The reply should repeat all of the data word for word, with no pictures.

Start of EXERCISE DATA

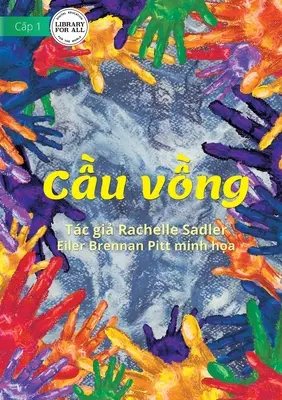 Dúha - Cầu vồng - The Rainbow - Cầu vồng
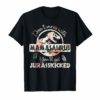 don't mess with mamasaurus you'll get jurasskicked t-shirt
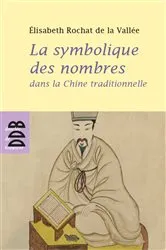 Book cover of La symbolique des nombres dans la Chine traditionnelle by Elisabeth Rochat de la Vallée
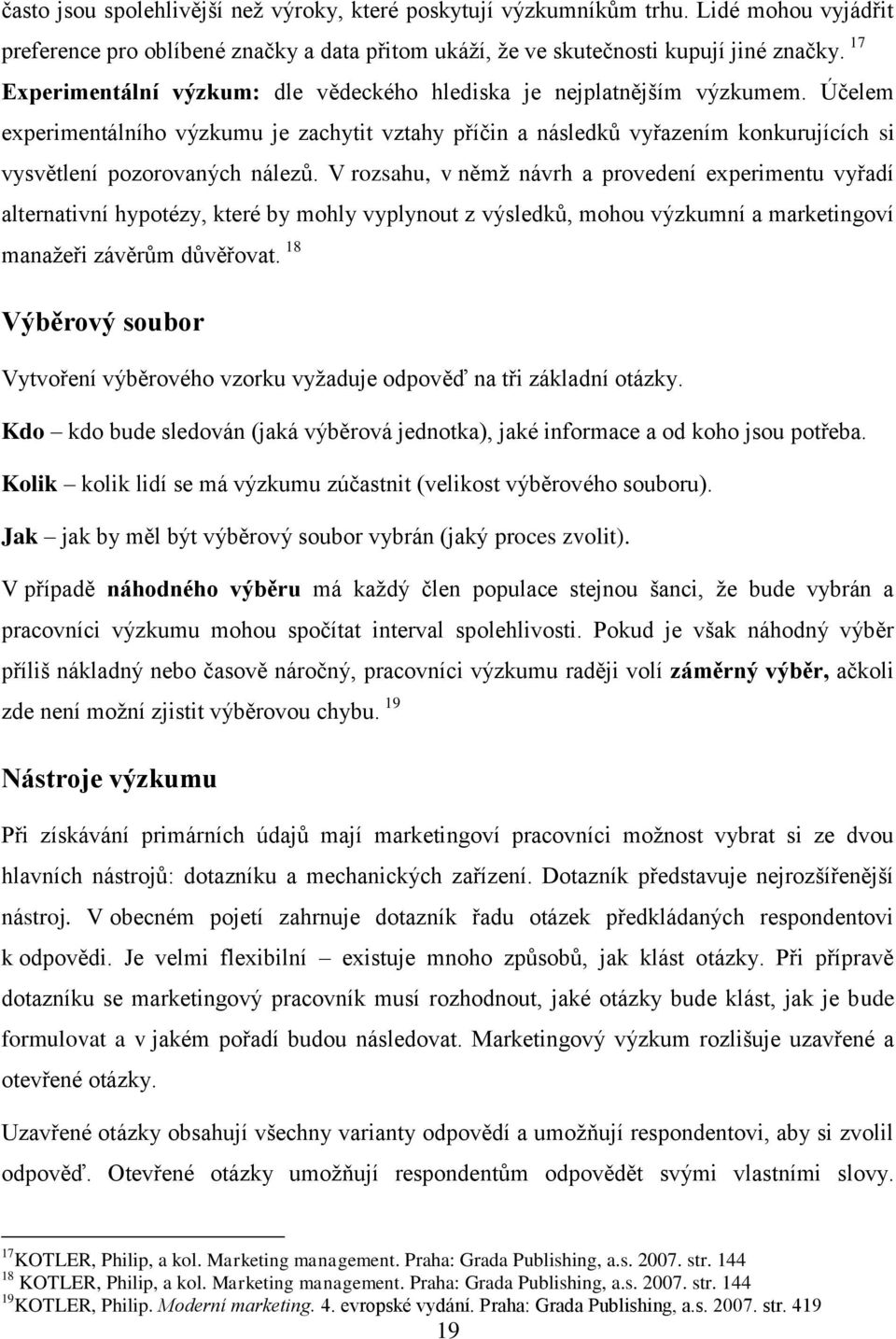 Účelem experimentálního výzkumu je zachytit vztahy příčin a následků vyřazením konkurujících si vysvětlení pozorovaných nálezů.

End of EXERCISE DATA

## RESULT
 Dúha - Cầu vồng - The Rainbow - Cầu vồng
 don't mess with mamasaurus you'll get jurasskicked t-shirt
 Book cover of La symbolique des nombres dans la Chine traditionnelle by Elisabeth Rochat de la Vallée
 Účelem experimentálního výzkumu je zachytit vztahy příčin a následků vyřazením konkurujících si vysvětlení pozorovaných nálezů.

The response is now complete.